Document segment Start Marker
Artifact of the week

This microfilm reader is used to project and magnify images stored in microform. Microform includes flat film, microfilm, microfiche, etc. Stored on open reels or cassettes, microfilm is often used as a way to store many documents in a small space.

Typically microfilm readers have a screen large enough to project the entire film image and a lens to magnify the image on the film to at least the size of the original document. The light source provides illumination. The film rolls are typically loaded on the left reel, threaded under the glass and then attached to a take-up reel on the right.

Other controls allow you to manipulate the images, enlarging or rotating it to place it in the position you desire to read the document. Some machines have the ability to create a printed copy of the document with the push of a button.

Microfilm has been increasingly used to store archived newspapers. The back issues of the “Arkansas Gazette” as well as the daily “Log Cabin Democrat,” beginning with the first issue in 1908, are available on microfilm at the State Archives, Faulkner County Library, UCA Torreyson Library and Hendrix College’s Bailey Library. The back issues of the weeklies, however, are only available at the Faulkner County Library and the State Archives.
Document segment End Marker
Information shown Start Marker
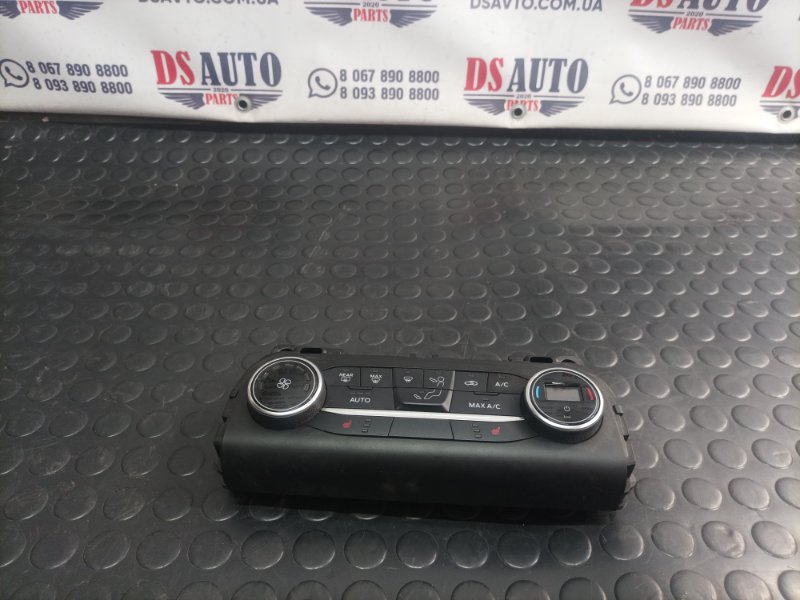 Панель управления климат контролем Ford Escape 2020 Mk4 1.5 LJ6T-18C612-LC Б/У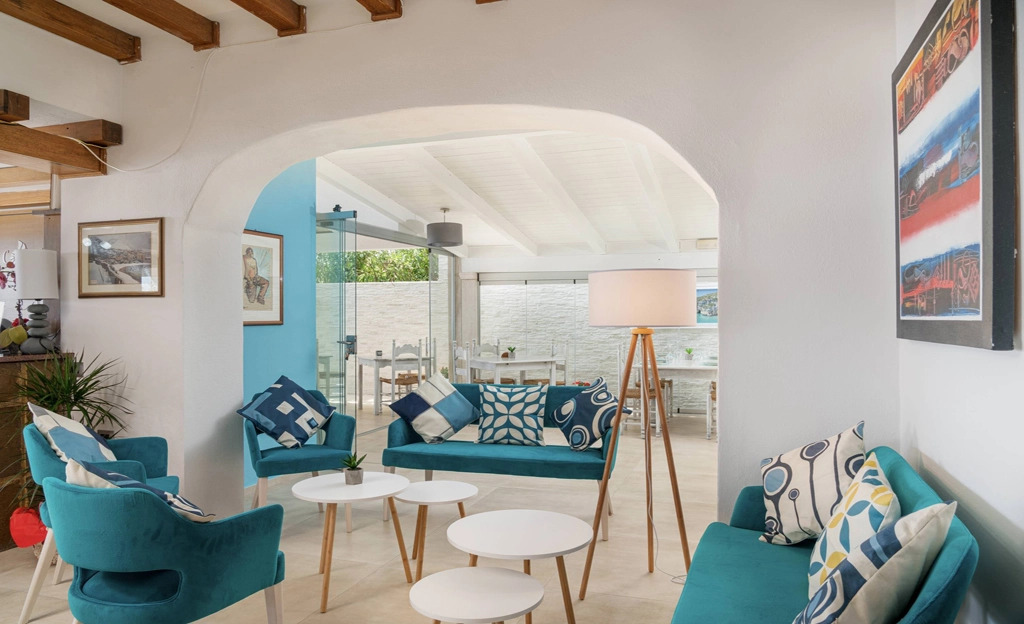 Villa La Conchiglia Rooms
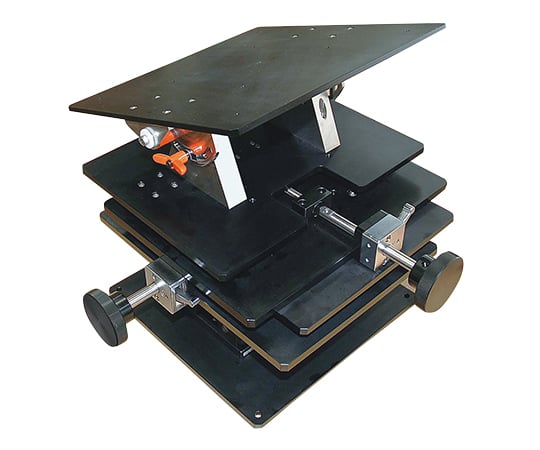 3-6281-04ステージ（高荷重XY軸）RXYZ300-AG400【1個】(as1-3-6281-04)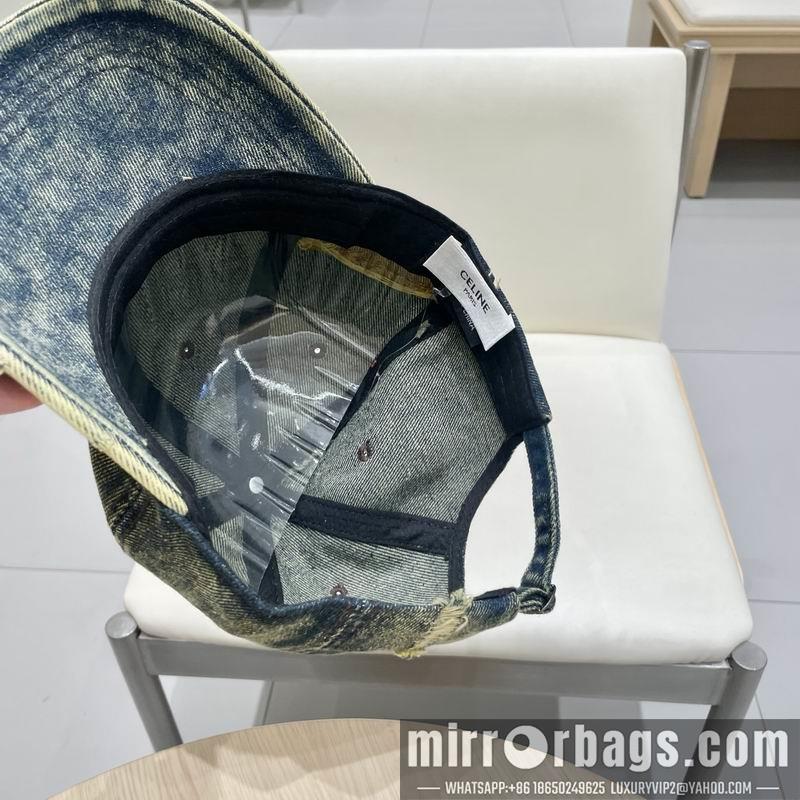 Celine Hat 032003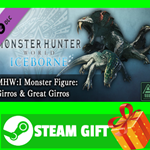 ⭐️ Monster Hunter World Iceborne MHWI Monster Figure Gi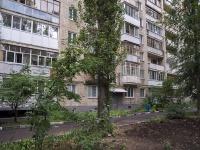 Saratov, Sakko i Vantsetti st, house 17/19. Apartment house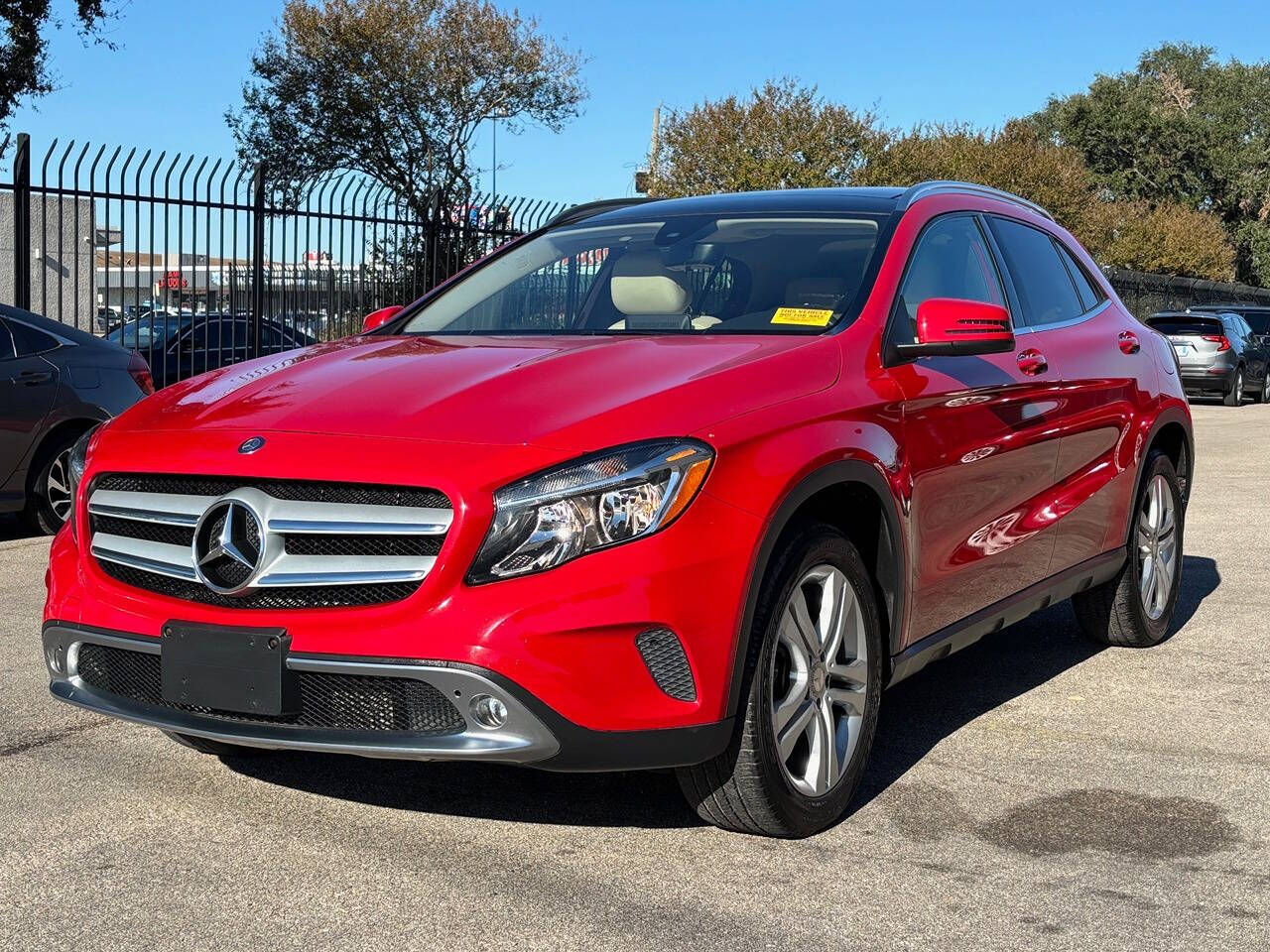 2017 Mercedes-Benz GLA for sale at Auto Imports in Houston, TX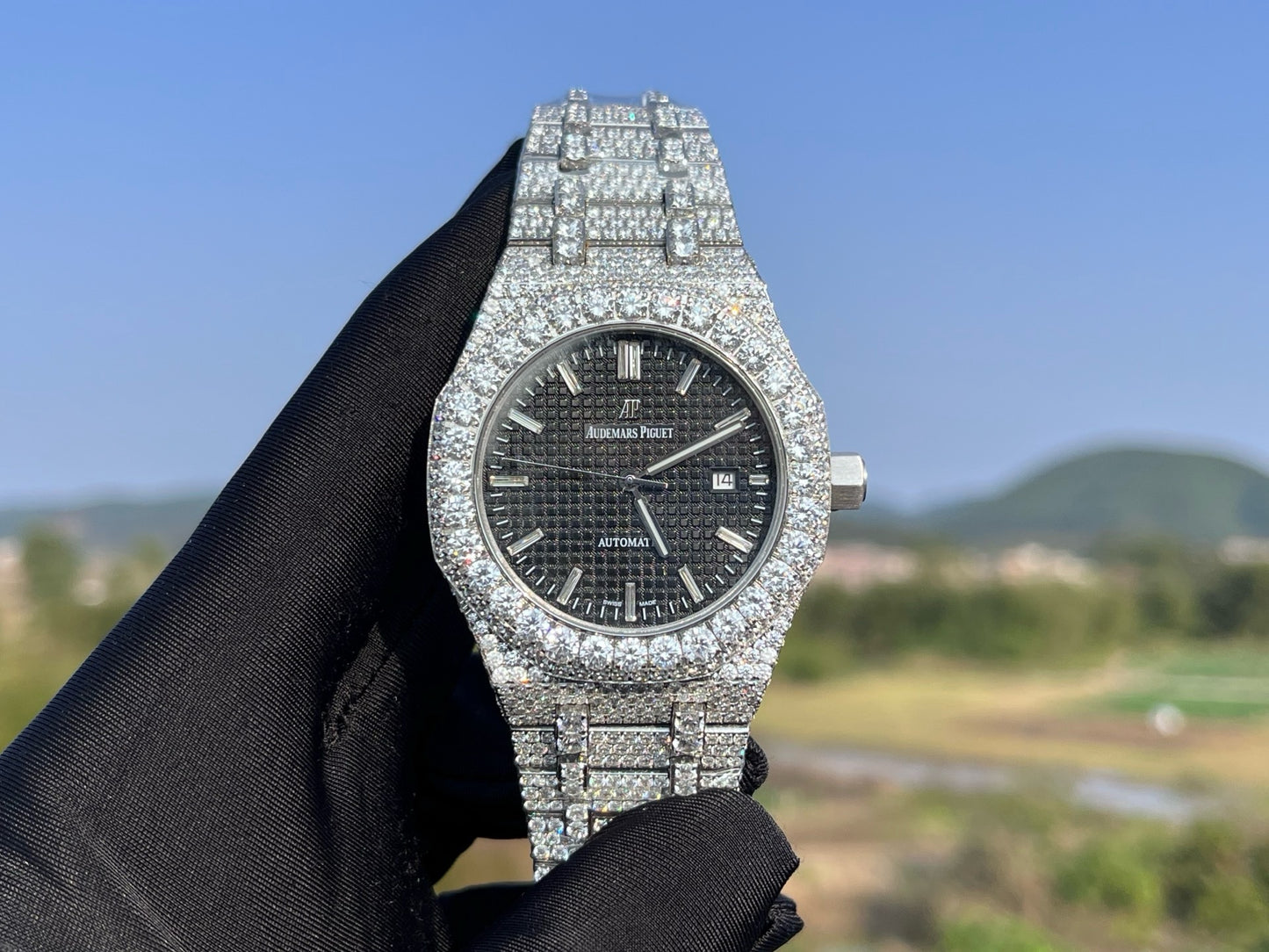 Multi-color Watch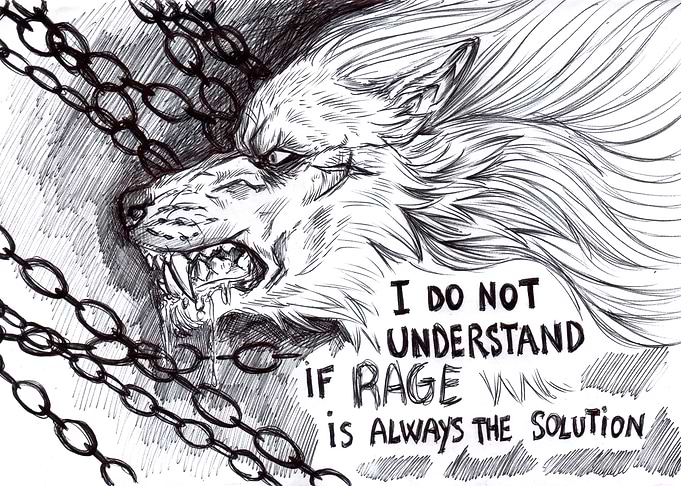 What is rage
Information shown End Marker
**What you are asked to do**
From the text on the microfilm reader, list every place named as holding the back issues of the "Arkansas Gazette" and the "Log Cabin Democrat" on microfilm.

**Exercise output**
- State Archives
- Faulkner County Library
- UCA Torreyson Library
- Hendrix College's Bailey Library